Armando Diana e i suoi nipoti, Antonio e Nicola Diana, sono stati arrestati oggi a Caserta. I tre si erano fatti un’ottima reputazione come imprenditori anti-clan. Anti, quindi contro. I loro nomi erano associati al rispetto della legge e alla lotta contro il crimine organizzato.
Avevano anche assunto nella loro azienda il figlio di Domenico Noviello, imprenditore ucciso nel 2008 perché aveva denunciato e fatto arrestare alcuni estorsori della camorra.
Il cognome dei tre arrestati è lo stesso di Mario Diana, padre di Antonio e Nicola. Anche Mario era un imprenditore, aveva una società di trasporti. Fu ucciso a soli 49 anni il 26 giugno 1985 a Casapesenna, nel casertano. Secondo le ricostruzioni voleva proteggere la sua azienda dalla camorra.
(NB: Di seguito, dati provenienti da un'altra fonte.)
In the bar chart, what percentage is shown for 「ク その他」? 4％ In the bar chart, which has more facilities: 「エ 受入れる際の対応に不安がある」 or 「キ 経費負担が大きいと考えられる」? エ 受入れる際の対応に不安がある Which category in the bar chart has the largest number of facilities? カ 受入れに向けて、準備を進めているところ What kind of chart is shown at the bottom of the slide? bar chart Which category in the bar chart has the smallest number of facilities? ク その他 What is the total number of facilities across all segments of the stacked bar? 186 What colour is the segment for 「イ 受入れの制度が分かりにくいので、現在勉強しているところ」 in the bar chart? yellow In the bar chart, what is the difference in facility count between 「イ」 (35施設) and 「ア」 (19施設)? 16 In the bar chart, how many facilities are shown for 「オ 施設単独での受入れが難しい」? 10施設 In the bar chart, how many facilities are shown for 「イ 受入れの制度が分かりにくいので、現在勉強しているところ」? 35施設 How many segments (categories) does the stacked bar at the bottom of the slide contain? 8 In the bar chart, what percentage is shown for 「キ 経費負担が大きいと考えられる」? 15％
Un quadro familiare che stride con quanto avvenuto oggi, quando la Squadra Mobile di Caserta, nell’ambito di un’indagine della Dda (Direzione Distrettuale Antimafia) di Napoli, ha arrestato i tre imprenditori per concorso esterno in camorra.
Il patto con il clan
I Diana gestiscono l’Erreplast, un’azienda che si occupa dello smaltimento della plastica ricavata dalla raccolta differenziata. Avrebbero stipulato con la camorra un vero e proprio patto: da una parte i Casalesi garantivano libertà operativa alla Erreplast, dall’altra i Diana assicuravano al clan grosse somme di denaro e altri favori. Sarebbe grazie a questi accordi che l’azienda dei tre imprenditori ha raggiunto la posizione privilegiata di cui gode.
Un ideale tradito
A Mario Diana fu intitolata nel 2013 l’omonima fondazione. Una onlus nata per dare continuità ai valori per cui l’imprenditore perse la vita. Lo stesso Antonio Diana in quei giorni dichiarava:
Continuiamo ad andare avanti consapevoli di avere un debito nei confronti non solo del mio papà ma di tutti quelli che hanno perso la vita a causa della criminalità organizzata.
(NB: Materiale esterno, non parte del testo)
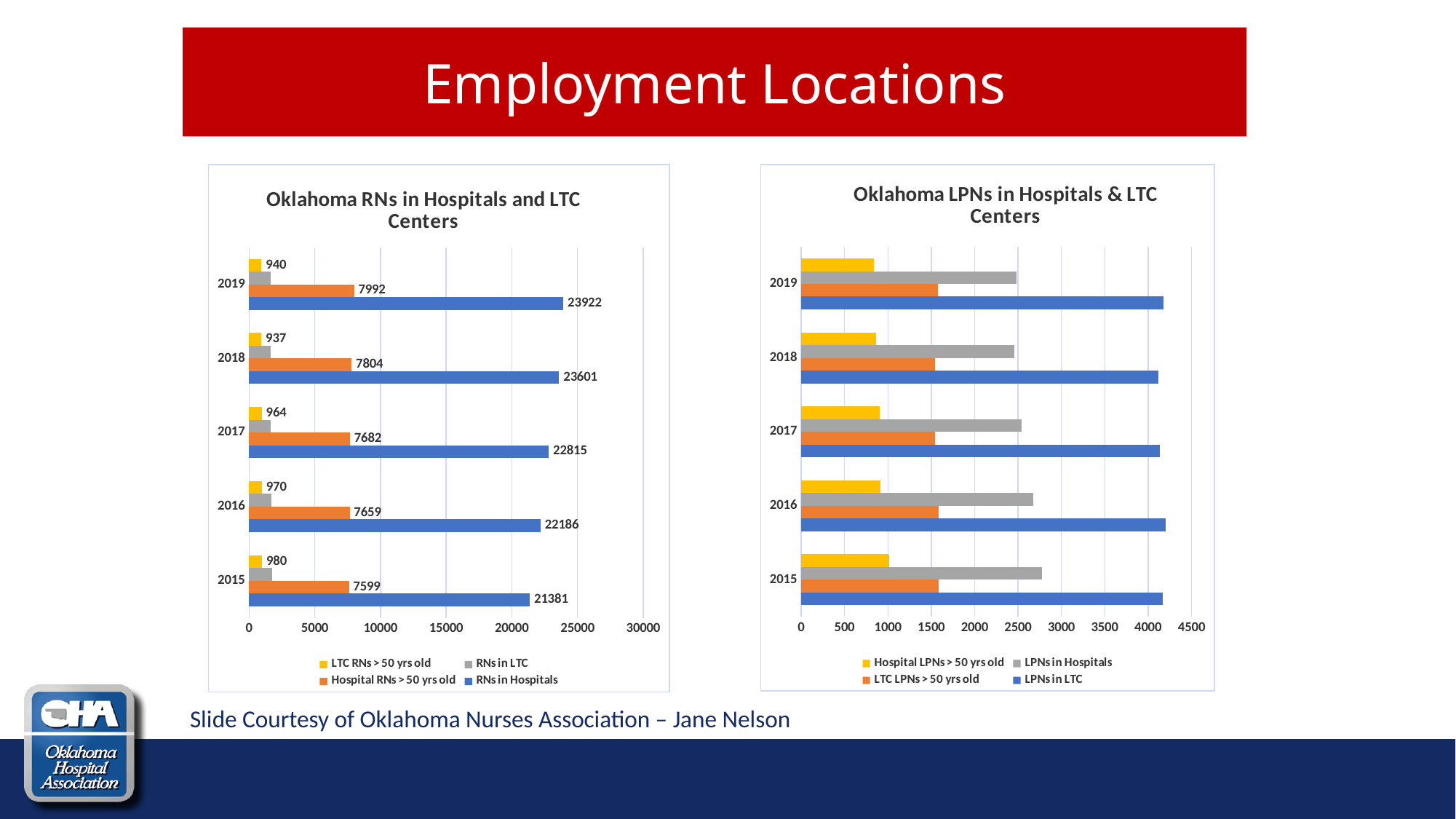
In the chart 'Oklahoma RNs in Hospitals and LTC Centers', what is the difference between RNs in Hospitals in 2019 and in 2015? 2541 In the chart 'Oklahoma RNs in Hospitals and LTC Centers', do the values for RNs in Hospitals rise or fall from 2015 to 2019? rise In the chart 'Oklahoma RNs in Hospitals and LTC Centers', which year has the highest value for RNs in Hospitals? 2019 In the chart 'Oklahoma LPNs in Hospitals & LTC Centers', is the value for LPNs in LTC in 2019 greater or less than 4000? greater How many years are shown in the chart 'Oklahoma LPNs in Hospitals & LTC Centers'? 5 In the chart 'Oklahoma LPNs in Hospitals & LTC Centers', is the value for LTC LPNs > 50 yrs old in 2019 greater or less than 2000? less In the chart 'Oklahoma RNs in Hospitals and LTC Centers', what is the value for Hospital RNs > 50 yrs old in 2015? 7599 In the chart 'Oklahoma RNs in Hospitals and LTC Centers', which year has the lowest value for LTC RNs > 50 yrs old? 2018 What kind of chart is 'Oklahoma LPNs in Hospitals & LTC Centers'? bar chart In the chart 'Oklahoma RNs in Hospitals and LTC Centers', is the value for Hospital RNs > 50 yrs old larger in 2018 or in 2017? 2018 How many series does the legend of the chart 'Oklahoma RNs in Hospitals and LTC Centers' list? 4 In the chart 'Oklahoma RNs in Hospitals and LTC Centers', what is the value for RNs in Hospitals in 2019? 23922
Nella sua mission la fondazione dichiara anche che
Il suo impegno è costantemente orientato allo sviluppo di una convivenza sociale giusta, libera e fondata sui principi della Costituzione italiana, con particolare attenzione alla eco-sostenibilità, alla promozione dell’imprenditorialità sociale, alla diffusione di una cultura della partecipazione, frutto di sinergia e collaborazione tra i singoli.
Sarà difficile continuare a pensare ai tre come a imprenditori anti-clan. Ora sono agli arresti domiciliari per ordine del GIP Del Tribunale di Napoli.